La Ciudad ordenó a Subterráneos de Buenos Aires (SBASE) elaborar un proyecto para adquirir nuevos trenes cero kilómetro para la línea B, tal como venían reclamando los trabajadores del Subte. Las nuevas unidades sustituirían a los veteranos Mitsubishi, afectados por la crisis del asbesto. La iniciativa había sido anticipada por enelSubte tiempo atrás.

El Gobierno de la Ciudad instruyó a Subterráneos de Buenos Aires (SBASE) a iniciar los trámites necesarios para la compra de trenes nuevos para la línea B, tal como había anticipado en exclusivo enelSubte.

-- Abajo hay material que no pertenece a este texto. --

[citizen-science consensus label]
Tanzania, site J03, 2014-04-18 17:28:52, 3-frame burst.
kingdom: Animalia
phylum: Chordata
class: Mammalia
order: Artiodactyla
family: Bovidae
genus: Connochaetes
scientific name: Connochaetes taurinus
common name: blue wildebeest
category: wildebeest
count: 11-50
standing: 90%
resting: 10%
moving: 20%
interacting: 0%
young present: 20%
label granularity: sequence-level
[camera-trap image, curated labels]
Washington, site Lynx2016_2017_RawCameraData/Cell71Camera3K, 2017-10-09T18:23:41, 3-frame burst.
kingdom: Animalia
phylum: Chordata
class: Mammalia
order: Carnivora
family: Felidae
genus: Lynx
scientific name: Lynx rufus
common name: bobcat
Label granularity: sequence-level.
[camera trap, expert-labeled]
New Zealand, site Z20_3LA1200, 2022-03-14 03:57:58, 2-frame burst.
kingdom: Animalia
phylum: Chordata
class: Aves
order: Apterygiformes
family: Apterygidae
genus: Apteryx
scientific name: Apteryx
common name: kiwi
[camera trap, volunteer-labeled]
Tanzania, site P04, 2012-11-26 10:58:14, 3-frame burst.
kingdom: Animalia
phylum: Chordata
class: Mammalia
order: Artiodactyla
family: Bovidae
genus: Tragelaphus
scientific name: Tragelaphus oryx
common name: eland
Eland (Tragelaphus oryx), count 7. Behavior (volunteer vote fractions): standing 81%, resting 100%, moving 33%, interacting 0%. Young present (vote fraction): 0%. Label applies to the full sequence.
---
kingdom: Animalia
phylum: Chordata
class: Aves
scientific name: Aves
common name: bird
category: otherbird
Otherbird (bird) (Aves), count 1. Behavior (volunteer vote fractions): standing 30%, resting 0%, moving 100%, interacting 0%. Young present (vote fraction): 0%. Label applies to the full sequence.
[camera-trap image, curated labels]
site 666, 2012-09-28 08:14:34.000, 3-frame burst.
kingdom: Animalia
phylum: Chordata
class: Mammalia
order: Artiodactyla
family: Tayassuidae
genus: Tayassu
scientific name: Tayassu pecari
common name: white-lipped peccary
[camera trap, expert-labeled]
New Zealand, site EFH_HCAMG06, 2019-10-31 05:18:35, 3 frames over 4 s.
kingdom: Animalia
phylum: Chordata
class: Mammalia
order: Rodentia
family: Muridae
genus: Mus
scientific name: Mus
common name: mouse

Estas nuevas formaciones tendrán como misión sustituir a los veteranos trenes Mitsubishi -la flota más antigua de la red actualmente en servicio, de 60 años de antigüedad-, afectados por la presencia de componentes con asbesto que les están siendo retirados progresivamente.

Según consta en el acta de la audiencia de la comisión anti asbesto que tuvo lugar este martes, “el día 28 de febrero pasado la Jefatura de Gabinete y la Secretaría de Transporte de la CABA instruyeron a Subterráneos de Buenos Aires (SBASE) a iniciar las tareas referidas a la compra de material rodante nuevo para la línea B para reemplazar la flota Mitsubishi”.

El proyecto comprende, de momento, “la evaluación económica, técnica y financiera, incluyendo posibles fuentes de financiación en el contexto macroeconómico local y mundial, la elaboración del pliego técnico de especificaciones […] la obtención de los créditos necesarios […] y el proyecto de ley de endeudamiento para ser elevado a la Legislatura de la Ciudad lo cual se anunciará en un plazo de 30 días”.

A contrapartida de este recambio de flota, que venía siendo demandado por los trabajadores del Subte desde hace varios meses, la AGTSyP se comprometió “a facilitar la operación normal de formaciones e instalaciones”, abandonando la actitud de quita de colaboración de los últimos meses.

Llamativamente, la inversión no fue mencionada en el discurso de apertura de sesiones del Jefe de Gobierno, que omitió referencias concretas a nuevas mejoras en el Subte o a la expansión de la red.

La renovación de la flota de la línea B había sido anticipada en exclusiva por este medio en noviembre de 2018. En aquel entonces, se mencionaba esa posibilidad como “proyecto de mediano plazo”. Tras la crisis económica de ese año, la iniciativa quedó prácticamente paralizada mientras la crisis del asbesto recrudecía.

Los alcances de la renovación de flota, que aún está en etapas preliminares, son inciertos: si bien por ahora sólo se menciona como objetivo la sustitución de los trenes Mitsubishi, lo cierto es que la línea B experimenta un fuerte déficit de flota provocado por el imprevisto retiro de los CAF 5000 (primera flota afectada por la crisis del asbesto, que ya fue dada de baja) y de la problemática puesta en marcha de los CAF 6000 comprados de segunda mano al Metro de Madrid. Pese a que fueron adquiridos en 2013, hay formaciones que aún no han sido puestas en marcha, por lo que no se descarta que la renovación de flota termine incluyendo a estos trenes españoles, que ya superaron los 21 años de antigüedad.

En cualquier caso, sería la primera vez en casi 45 años que la línea B recibe trenes cero kilómetro: los últimos fueron los Siemens FM, que ingresaron en la década del 70 y fueron jubilados a mediados de los 90, con la entrada de los Mitsubishi.